Exercise tasks:
A - From the binary search text, copy out the part that opens with the words containing "Thus, count of" and closes with "the integer range.".
B - According to the binary search text, what is the time complexity of finding the count of duplicate numbers in a sorted array?

#### Reading text

Thus, count of duplicate elements = Index of the last occurrence - Index of the first occurrence + 1
Example of finding the count of duplicate numbers using binary search
Time complexity of finding count of duplicate numbers using binary search in a sorted array : Log ( N )
Integer range is -2,147,483,648 to 2,147,483,647. If you are searching in an array of size 2,000,000,000 and the element searched for is located at index 1,999,999,999. When you search in the upper half of array, beg=1,000,000,001 and end=2,000,000,000. If mid is calculated as (low+high)/2, low+high = 3,000,000,001; which exceeds the range of int, resulting in overflow errors. But mid calculated as beg + (end-beg) = 1,000,000,001 + 999,999,999 = 2,000,000,000; which fits in the integer range.
Java
public class FindDuplicates {
int FirstOccurrence (int[] array, int n) {
int beg = 0;
int end = array.length - 1;
while (beg <= end) {
int mid = beg + (end-beg)/2;
if (array[mid] == n) {
if (mid-1 >= 0 && array[mid-1] == n) {
end = mid-1;
continue;
}
return mid;
}
else if (array[mid] < n)
beg = mid + 1;
else
end = mid - 1;
}
return -1;
}
int LastOccurrence (int[] array, int n) {
int beg = 0;
int end = array.length - 1;
while (beg <= end) {
int mid = beg + (end-beg)/2;
if (array[mid] == n) {
if (mid+1 <= array.length && array[mid+1] == n) {
beg = mid + 1;
continue;
}
return mid;
}
else if (array[mid] < n)
beg = mid + 1;
else
end = mid - 1;
}
return -1;
}
public static void main(String[] args) {
int[] array = { 1, 2, 3, 9, 9, 9, 9, 10, 10, 12, 13 };
int first_index, last_index, n;
n = 9;
FindDuplicates fd = new FindDuplicates();
first_index = fd.FirstOccurrence(array, n);
last_index = fd.LastOccurrence(array, n);
if (first_index == -1 || last_index == - 1) {
System.out.println("Element does not exist");
} else {
System.out.println("First Occurrence of " + n + " is at index : " + first_index);
System.out.println("Last Occurrence of " + n + " is at index : " + last_index);
System.out.println("Total Count : "+ (last_index - first_index + 1));
}
fd = null;
}
}
Output of Binary Search implementation to find the count of duplicate elements in an array
First Occurrence of 9 is at index : 3
Last Occurrence of 9 is at index : 6
Total Count : 4
Python
#!/usr/bin/python3
def FirstOccurrence ( array, n) :
beg = 0;
end = len(array) - 1;
while (beg <= end) :
mid = int (beg + (end-beg)/2)
if (array[mid] == n) :
if (mid-1 >= 0 and array[mid-1] == n) :
end = mid-1
continue
return mid
elif (array[mid] < n) :
beg = mid + 1
else :
end = mid - 1
return -1
def LastOccurrence (array, n) :
beg = 0;
end = len(array)-1
while (beg <= end) :
mid = int(beg + (end-beg)/2)

########
#### Supplied data

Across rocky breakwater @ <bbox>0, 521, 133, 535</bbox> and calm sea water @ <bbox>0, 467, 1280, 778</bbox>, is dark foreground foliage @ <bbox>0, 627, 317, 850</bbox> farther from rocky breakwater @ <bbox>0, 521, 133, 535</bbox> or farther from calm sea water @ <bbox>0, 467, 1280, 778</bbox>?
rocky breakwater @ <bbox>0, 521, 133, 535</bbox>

########

Outputs in order:
A -
Thus, count of duplicate elements = Index of the last occurrence - Index of the first occurrence + 1
Example of finding the count of duplicate numbers using binary search
Time complexity of finding count of duplicate numbers using binary search in a sorted array : Log ( N )
Integer range is -2,147,483,648 to 2,147,483,647. If you are searching in an array of size 2,000,000,000 and the element searched for is located at index 1,999,999,999. When you search in the upper half of array, beg=1,000,000,001 and end=2,000,000,000. If mid is calculated as (low+high)/2, low+high = 3,000,000,001; which exceeds the range of int, resulting in overflow errors. But mid calculated as beg + (end-beg) = 1,000,000,001 + 999,999,999 = 2,000,000,000; which fits in the integer range.

B - Log(N)